[Spatial queries on pictured scenes]
▬▬▬▬▬▬▬▬▬▬

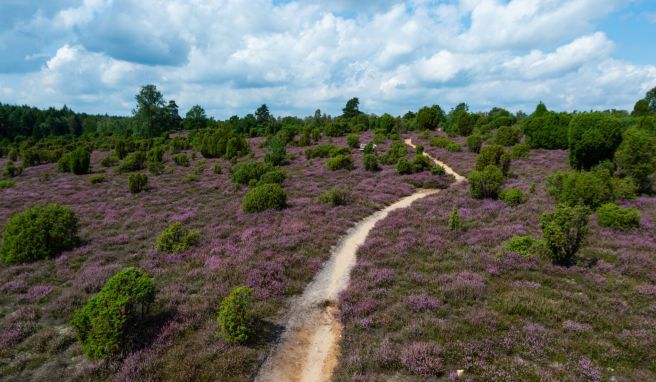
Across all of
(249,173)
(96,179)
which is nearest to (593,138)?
(249,173)

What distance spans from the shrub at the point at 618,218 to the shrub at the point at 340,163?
24031 millimetres

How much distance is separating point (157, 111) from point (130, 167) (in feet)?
165

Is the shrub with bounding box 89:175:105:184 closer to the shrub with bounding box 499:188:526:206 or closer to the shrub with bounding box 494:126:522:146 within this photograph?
the shrub with bounding box 499:188:526:206

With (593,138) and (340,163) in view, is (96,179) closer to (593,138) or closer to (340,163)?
(340,163)

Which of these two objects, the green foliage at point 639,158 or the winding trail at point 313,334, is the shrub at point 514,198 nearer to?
the green foliage at point 639,158

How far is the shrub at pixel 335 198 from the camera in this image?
23.9 m

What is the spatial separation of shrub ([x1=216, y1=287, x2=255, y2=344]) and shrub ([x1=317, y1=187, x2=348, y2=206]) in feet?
47.4

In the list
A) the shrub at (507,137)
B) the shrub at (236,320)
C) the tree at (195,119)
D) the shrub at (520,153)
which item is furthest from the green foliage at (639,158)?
the tree at (195,119)

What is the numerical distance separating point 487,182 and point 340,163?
16.9 m

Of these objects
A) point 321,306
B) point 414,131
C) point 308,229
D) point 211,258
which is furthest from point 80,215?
point 414,131

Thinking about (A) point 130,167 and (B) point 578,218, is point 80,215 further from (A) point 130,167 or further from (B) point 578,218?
(B) point 578,218

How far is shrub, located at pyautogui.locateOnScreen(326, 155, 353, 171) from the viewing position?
1474 inches

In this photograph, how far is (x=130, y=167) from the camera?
43.9 metres

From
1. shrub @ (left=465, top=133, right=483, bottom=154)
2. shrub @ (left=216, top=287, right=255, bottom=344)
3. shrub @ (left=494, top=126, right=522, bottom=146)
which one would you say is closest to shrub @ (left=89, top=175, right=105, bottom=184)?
shrub @ (left=216, top=287, right=255, bottom=344)
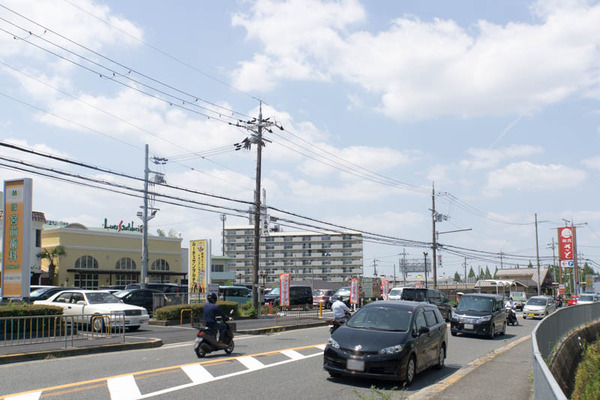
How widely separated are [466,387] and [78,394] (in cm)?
654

▬▬▬▬▬▬▬▬▬▬

Exercise. Reproduce the material verbatim from the line containing "Is the shrub with" down to the end of the material, inclusive, omitting the pictures.

Exercise result.
Is the shrub with bounding box 89:175:105:184 closer to the shrub with bounding box 499:188:526:206 or closer to the shrub with bounding box 494:126:522:146 within this photograph?
the shrub with bounding box 499:188:526:206

With (593,138) and (340,163) in view, is (96,179) closer to (593,138) or closer to (340,163)?
(340,163)

Which of these two objects, the green foliage at point 639,158 or the winding trail at point 313,334, is the shrub at point 514,198 nearer to?
the green foliage at point 639,158

How far is the shrub at pixel 335 198 from the camera in this image?
23.9 m

What is the spatial separation of shrub ([x1=216, y1=287, x2=255, y2=344]) and shrub ([x1=317, y1=187, x2=348, y2=206]) in feet?
47.4

In the list
A) the shrub at (507,137)
B) the shrub at (236,320)
C) the tree at (195,119)
D) the shrub at (520,153)
which item is furthest from the green foliage at (639,158)?
the tree at (195,119)

What is the numerical distance separating point 487,182 and point 340,163?
16.9 m

Of these objects
A) point 321,306
B) point 414,131
C) point 308,229
D) point 211,258
which is furthest from point 80,215?
point 414,131

Thinking about (A) point 130,167 and (B) point 578,218, is point 80,215 further from (A) point 130,167 or further from (B) point 578,218?
(B) point 578,218

How far is shrub, located at pyautogui.locateOnScreen(326, 155, 353, 171) from the viewing position?
1474 inches

In this photograph, how far is (x=130, y=167) from the camera?
43.9 metres

From
1. shrub @ (left=465, top=133, right=483, bottom=154)
2. shrub @ (left=216, top=287, right=255, bottom=344)
3. shrub @ (left=494, top=126, right=522, bottom=146)
which one would you say is closest to shrub @ (left=89, top=175, right=105, bottom=184)?
shrub @ (left=216, top=287, right=255, bottom=344)
How widely separated are [466,387] and [78,394] (in cm)?
654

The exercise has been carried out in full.